TO DO:
All of the records must be given again exactly.

INPUT MATERIAL:
┄┄┄┄┄┄┄┄┄┄┄┄┄┄┄┄┄┄┄┄
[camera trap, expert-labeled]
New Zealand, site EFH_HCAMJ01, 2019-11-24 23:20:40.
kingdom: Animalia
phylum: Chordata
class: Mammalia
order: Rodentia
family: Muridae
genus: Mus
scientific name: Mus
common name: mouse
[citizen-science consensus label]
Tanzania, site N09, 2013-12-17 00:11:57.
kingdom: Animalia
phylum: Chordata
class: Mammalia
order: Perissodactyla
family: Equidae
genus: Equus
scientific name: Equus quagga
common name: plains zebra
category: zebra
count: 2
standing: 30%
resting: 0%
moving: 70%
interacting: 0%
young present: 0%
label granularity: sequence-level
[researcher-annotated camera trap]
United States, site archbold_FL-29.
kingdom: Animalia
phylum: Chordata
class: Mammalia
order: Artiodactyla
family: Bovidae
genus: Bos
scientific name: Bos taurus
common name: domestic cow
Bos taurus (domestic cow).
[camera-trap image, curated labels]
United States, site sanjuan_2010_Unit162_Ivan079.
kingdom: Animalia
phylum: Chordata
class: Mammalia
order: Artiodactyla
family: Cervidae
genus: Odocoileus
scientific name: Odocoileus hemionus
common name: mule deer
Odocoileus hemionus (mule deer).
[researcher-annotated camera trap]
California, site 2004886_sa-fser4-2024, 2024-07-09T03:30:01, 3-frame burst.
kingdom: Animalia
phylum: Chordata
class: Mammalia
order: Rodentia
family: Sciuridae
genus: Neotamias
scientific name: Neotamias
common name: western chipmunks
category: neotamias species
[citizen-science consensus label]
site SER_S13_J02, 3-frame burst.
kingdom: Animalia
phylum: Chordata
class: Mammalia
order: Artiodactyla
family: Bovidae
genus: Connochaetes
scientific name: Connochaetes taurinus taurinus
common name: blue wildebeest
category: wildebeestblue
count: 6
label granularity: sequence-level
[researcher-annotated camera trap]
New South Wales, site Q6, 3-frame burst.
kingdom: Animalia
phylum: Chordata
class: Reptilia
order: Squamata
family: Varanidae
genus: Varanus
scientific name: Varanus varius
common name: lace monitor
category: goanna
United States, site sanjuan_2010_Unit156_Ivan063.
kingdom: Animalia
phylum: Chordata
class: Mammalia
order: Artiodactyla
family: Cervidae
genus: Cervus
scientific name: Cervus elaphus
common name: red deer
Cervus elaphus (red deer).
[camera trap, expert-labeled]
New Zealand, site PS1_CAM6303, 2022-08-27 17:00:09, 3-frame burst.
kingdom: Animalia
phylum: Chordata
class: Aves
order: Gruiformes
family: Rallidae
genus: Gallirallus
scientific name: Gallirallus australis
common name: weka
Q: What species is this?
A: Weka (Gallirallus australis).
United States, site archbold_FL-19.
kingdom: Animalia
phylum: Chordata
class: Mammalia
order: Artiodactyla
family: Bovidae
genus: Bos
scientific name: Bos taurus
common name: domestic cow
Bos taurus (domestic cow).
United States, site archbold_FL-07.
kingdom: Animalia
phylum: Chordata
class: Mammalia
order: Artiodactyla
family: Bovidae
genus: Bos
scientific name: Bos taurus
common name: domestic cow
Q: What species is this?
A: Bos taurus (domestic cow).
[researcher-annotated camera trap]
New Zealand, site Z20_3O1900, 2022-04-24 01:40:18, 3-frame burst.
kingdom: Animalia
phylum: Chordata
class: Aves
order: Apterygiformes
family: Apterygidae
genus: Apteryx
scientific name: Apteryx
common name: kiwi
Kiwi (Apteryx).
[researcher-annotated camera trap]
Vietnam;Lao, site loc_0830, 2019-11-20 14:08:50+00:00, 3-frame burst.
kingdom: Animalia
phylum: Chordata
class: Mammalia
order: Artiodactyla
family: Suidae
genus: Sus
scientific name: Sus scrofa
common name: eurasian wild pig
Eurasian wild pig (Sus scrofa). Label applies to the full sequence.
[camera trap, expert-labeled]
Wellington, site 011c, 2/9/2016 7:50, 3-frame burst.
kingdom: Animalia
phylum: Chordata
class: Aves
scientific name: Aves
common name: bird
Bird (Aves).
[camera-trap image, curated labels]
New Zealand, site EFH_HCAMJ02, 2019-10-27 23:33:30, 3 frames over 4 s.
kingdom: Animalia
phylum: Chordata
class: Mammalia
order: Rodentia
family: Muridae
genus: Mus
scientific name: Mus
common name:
┄┄┄┄┄┄┄┄┄┄┄┄┄┄┄┄┄┄┄┄
OUTPUT OF THE TASK:
[camera trap, expert-labeled]
New Zealand, site EFH_HCAMJ01, 2019-11-24 23:20:40.
kingdom: Animalia
phylum: Chordata
class: Mammalia
order: Rodentia
family: Muridae
genus: Mus
scientific name: Mus
common name: mouse
[citizen-science consensus label]
Tanzania, site N09, 2013-12-17 00:11:57.
kingdom: Animalia
phylum: Chordata
class: Mammalia
order: Perissodactyla
family: Equidae
genus: Equus
scientific name: Equus quagga
common name: plains zebra
category: zebra
count: 2
standing: 30%
resting: 0%
moving: 70%
interacting: 0%
young present: 0%
label granularity: sequence-level
[researcher-annotated camera trap]
United States, site archbold_FL-29.
kingdom: Animalia
phylum: Chordata
class: Mammalia
order: Artiodactyla
family: Bovidae
genus: Bos
scientific name: Bos taurus
common name: domestic cow
Bos taurus (domestic cow).
[camera-trap image, curated labels]
United States, site sanjuan_2010_Unit162_Ivan079.
kingdom: Animalia
phylum: Chordata
class: Mammalia
order: Artiodactyla
family: Cervidae
genus: Odocoileus
scientific name: Odocoileus hemionus
common name: mule deer
Odocoileus hemionus (mule deer).
[researcher-annotated camera trap]
California, site 2004886_sa-fser4-2024, 2024-07-09T03:30:01, 3-frame burst.
kingdom: Animalia
phylum: Chordata
class: Mammalia
order: Rodentia
family: Sciuridae
genus: Neotamias
scientific name: Neotamias
common name: western chipmunks
category: neotamias species
[citizen-science consensus label]
site SER_S13_J02, 3-frame burst.
kingdom: Animalia
phylum: Chordata
class: Mammalia
order: Artiodactyla
family: Bovidae
genus: Connochaetes
scientific name: Connochaetes taurinus taurinus
common name: blue wildebeest
category: wildebeestblue
count: 6
label granularity: sequence-level
[researcher-annotated camera trap]
New South Wales, site Q6, 3-frame burst.
kingdom: Animalia
phylum: Chordata
class: Reptilia
order: Squamata
family: Varanidae
genus: Varanus
scientific name: Varanus varius
common name: lace monitor
category: goanna
United States, site sanjuan_2010_Unit156_Ivan063.
kingdom: Animalia
phylum: Chordata
class: Mammalia
order: Artiodactyla
family: Cervidae
genus: Cervus
scientific name: Cervus elaphus
common name: red deer
Cervus elaphus (red deer).
[camera trap, expert-labeled]
New Zealand, site PS1_CAM6303, 2022-08-27 17:00:09, 3-frame burst.
kingdom: Animalia
phylum: Chordata
class: Aves
order: Gruiformes
family: Rallidae
genus: Gallirallus
scientific name: Gallirallus australis
common name: weka
Q: What species is this?
A: Weka (Gallirallus australis).
United States, site archbold_FL-19.
kingdom: Animalia
phylum: Chordata
class: Mammalia
order: Artiodactyla
family: Bovidae
genus: Bos
scientific name: Bos taurus
common name: domestic cow
Bos taurus (domestic cow).
United States, site archbold_FL-07.
kingdom: Animalia
phylum: Chordata
class: Mammalia
order: Artiodactyla
family: Bovidae
genus: Bos
scientific name: Bos taurus
common name: domestic cow
Q: What species is this?
A: Bos taurus (domestic cow).
[researcher-annotated camera trap]
New Zealand, site Z20_3O1900, 2022-04-24 01:40:18, 3-frame burst.
kingdom: Animalia
phylum: Chordata
class: Aves
order: Apterygiformes
family: Apterygidae
genus: Apteryx
scientific name: Apteryx
common name: kiwi
Kiwi (Apteryx).
[researcher-annotated camera trap]
Vietnam;Lao, site loc_0830, 2019-11-20 14:08:50+00:00, 3-frame burst.
kingdom: Animalia
phylum: Chordata
class: Mammalia
order: Artiodactyla
family: Suidae
genus: Sus
scientific name: Sus scrofa
common name: eurasian wild pig
Eurasian wild pig (Sus scrofa). Label applies to the full sequence.
[camera trap, expert-labeled]
Wellington, site 011c, 2/9/2016 7:50, 3-frame burst.
kingdom: Animalia
phylum: Chordata
class: Aves
scientific name: Aves
common name: bird
Bird (Aves).
[camera-trap image, curated labels]
New Zealand, site EFH_HCAMJ02, 2019-10-27 23:33:30, 3 frames over 4 s.
kingdom: Animalia
phylum: Chordata
class: Mammalia
order: Rodentia
family: Muridae
genus: Mus
scientific name: Mus
common name:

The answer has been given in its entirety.